Passage provided:
*** Block opens ***
This recipe for Glazed Salmon is my standard by which all other salmon recipes are judged. It's fast, tastes great, and relies on ingredients (soy sauce, honey, brown sugar and minced garlic) that I almost always have on hand (well, save for the salmon, which I buy the day of or the day before I plan to cook it). Mix up the glaze, place the salmon on a baking sheet lined with aluminum foil, spread a little glaze on the top of each piece, broil for 8 minutes and voila, dinner. I always ask the fishmonger at the grocery store to cut the salmon into the size portions I want (usually 6 oz each) and to remove the silver skin before packaging it up for me. The result: even less mess in my own kitchen. This recipe is consistently wonderful. I can't recommend it highly enough. It's great for company, but it's also great for a random Tuesday night when I want to get dinner out in a flash. (Clean up is quick as well!)
*** Block closes ***
Stored data
*** Block opens ***
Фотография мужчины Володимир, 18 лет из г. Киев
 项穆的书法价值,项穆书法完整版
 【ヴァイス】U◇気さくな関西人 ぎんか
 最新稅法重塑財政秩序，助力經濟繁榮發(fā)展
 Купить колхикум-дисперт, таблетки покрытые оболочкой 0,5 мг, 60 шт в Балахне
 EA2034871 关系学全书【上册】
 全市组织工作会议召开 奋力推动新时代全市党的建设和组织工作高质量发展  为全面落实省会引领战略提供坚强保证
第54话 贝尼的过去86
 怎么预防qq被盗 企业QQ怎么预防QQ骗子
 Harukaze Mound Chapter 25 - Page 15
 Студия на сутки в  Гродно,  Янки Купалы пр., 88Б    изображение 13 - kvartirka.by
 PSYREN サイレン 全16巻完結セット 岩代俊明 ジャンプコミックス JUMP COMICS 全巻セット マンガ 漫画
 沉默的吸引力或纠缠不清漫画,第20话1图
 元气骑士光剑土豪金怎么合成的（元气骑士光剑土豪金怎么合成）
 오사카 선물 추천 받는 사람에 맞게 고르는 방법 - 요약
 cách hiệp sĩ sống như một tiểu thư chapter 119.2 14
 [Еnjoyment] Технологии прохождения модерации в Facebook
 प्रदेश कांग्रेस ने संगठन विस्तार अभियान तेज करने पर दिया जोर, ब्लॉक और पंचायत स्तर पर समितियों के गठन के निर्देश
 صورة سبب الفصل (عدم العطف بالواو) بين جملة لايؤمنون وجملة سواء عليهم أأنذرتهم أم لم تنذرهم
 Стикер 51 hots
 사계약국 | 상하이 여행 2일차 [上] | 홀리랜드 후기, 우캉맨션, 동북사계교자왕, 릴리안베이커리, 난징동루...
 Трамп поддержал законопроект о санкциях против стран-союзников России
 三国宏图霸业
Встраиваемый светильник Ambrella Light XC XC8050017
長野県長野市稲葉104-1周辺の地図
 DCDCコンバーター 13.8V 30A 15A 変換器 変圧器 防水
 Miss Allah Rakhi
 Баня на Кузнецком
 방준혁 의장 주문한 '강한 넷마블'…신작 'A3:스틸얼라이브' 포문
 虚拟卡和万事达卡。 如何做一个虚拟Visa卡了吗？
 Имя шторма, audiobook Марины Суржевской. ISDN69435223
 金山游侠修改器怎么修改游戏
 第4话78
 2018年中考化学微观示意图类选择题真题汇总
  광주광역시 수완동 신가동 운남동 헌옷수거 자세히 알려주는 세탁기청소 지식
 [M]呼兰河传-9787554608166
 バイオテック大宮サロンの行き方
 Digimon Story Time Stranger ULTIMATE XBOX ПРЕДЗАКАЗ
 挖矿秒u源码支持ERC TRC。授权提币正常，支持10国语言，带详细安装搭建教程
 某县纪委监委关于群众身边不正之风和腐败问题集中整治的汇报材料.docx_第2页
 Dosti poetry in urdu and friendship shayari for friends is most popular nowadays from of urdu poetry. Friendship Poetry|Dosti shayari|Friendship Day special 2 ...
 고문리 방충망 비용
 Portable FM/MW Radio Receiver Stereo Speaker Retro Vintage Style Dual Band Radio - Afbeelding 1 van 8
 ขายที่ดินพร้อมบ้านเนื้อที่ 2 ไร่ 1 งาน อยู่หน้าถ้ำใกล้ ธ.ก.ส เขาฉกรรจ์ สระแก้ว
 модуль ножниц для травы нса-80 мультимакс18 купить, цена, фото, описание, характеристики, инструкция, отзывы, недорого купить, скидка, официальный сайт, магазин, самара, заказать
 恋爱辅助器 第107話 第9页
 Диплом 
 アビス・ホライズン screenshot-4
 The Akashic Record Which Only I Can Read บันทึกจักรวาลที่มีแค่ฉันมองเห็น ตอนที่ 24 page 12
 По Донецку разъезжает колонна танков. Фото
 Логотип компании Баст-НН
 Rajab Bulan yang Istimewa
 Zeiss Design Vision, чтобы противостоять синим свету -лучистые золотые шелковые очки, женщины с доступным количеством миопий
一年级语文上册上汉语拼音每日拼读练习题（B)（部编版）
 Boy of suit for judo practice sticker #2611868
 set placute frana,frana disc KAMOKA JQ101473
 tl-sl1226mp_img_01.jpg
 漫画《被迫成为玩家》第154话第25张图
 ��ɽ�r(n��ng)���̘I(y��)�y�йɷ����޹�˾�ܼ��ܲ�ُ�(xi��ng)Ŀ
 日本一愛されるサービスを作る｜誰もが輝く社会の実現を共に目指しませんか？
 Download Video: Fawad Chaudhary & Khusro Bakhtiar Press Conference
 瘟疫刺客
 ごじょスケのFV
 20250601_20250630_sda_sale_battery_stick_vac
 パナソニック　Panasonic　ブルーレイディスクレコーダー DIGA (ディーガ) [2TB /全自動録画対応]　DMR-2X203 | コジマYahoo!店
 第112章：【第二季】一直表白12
*** Block closes ***
Problems and tasks:
A) In the glazed salmon recipe, how long does the salmon broil?
B) List the glaze ingredients that the glazed salmon recipe names.
C) Continue the glazed salmon recipe text from where it ends.

Answers by item:
A) 8 minutes.

B) Soy sauce, honey, brown sugar, minced garlic

C)
While the salmon is roasting, I usually make a quick vegetable side dish to go along with it. Tonight, I went with sugar snap peas, boiled for about 3 minutes and then drizzled with a sauce made from 2 Tb. fresh lemon juice, 1 tsp. Dijon mustard, 1/2 a tsp. of bottled minced garlic, all mixed together well. After drizzling on the sauce, I topped the snap peas with a little Parmesan. A warm, crusty bread roll rounded out the meal. All together? Delish.